Less is More?, by leosaumurejr

Depending on who you talk to, we already are living in a state of compromise. I prefer removing the element of trust form my strategy as much as I can, and focus on how I would secure a system, application, or network if I knew there were hostile elements in it. Changes your perspective a bit, doesn’t it? All of the sudden, those satellite locations start looking less like friends and more like foes.

You have unrealistic expectations if you think you can keep attackers out of your networks. Networks today are too big and too porous, and attackers are too cunning and persistent. A state of constant compromise cannot mean constant loss as that would spell the end of the enterprise. So what does living in a state of compromise look like from a defense perspective?
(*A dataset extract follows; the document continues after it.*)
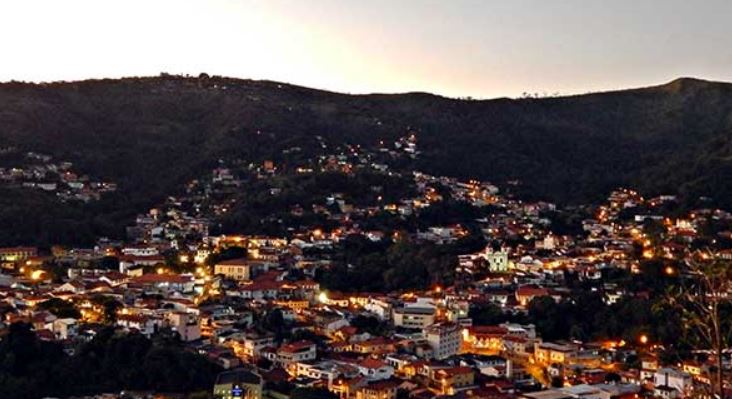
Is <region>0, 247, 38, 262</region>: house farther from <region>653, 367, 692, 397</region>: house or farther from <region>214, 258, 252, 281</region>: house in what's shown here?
<region>653, 367, 692, 397</region>: house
As much as people hate to hear it, the strength of your foundation is critical. You must build core IT security concepts into your organization’s culture. Things like least privilege (we have too many admins), defense in depth (build many walls, don’t rely solely on any one), and taking an info-centric approach (centralize and protect the assets you value) are critical to keeping the high value stuff safe.

Speaking of that high value stuff, do you know where it lives? Do you know who accesses them and how the business uses them? Do you know how to lock them down in the event of a breach, and how to ensure they are still available to the business throughout that process? You must answer these questions if you intend to survive in a state of compromise.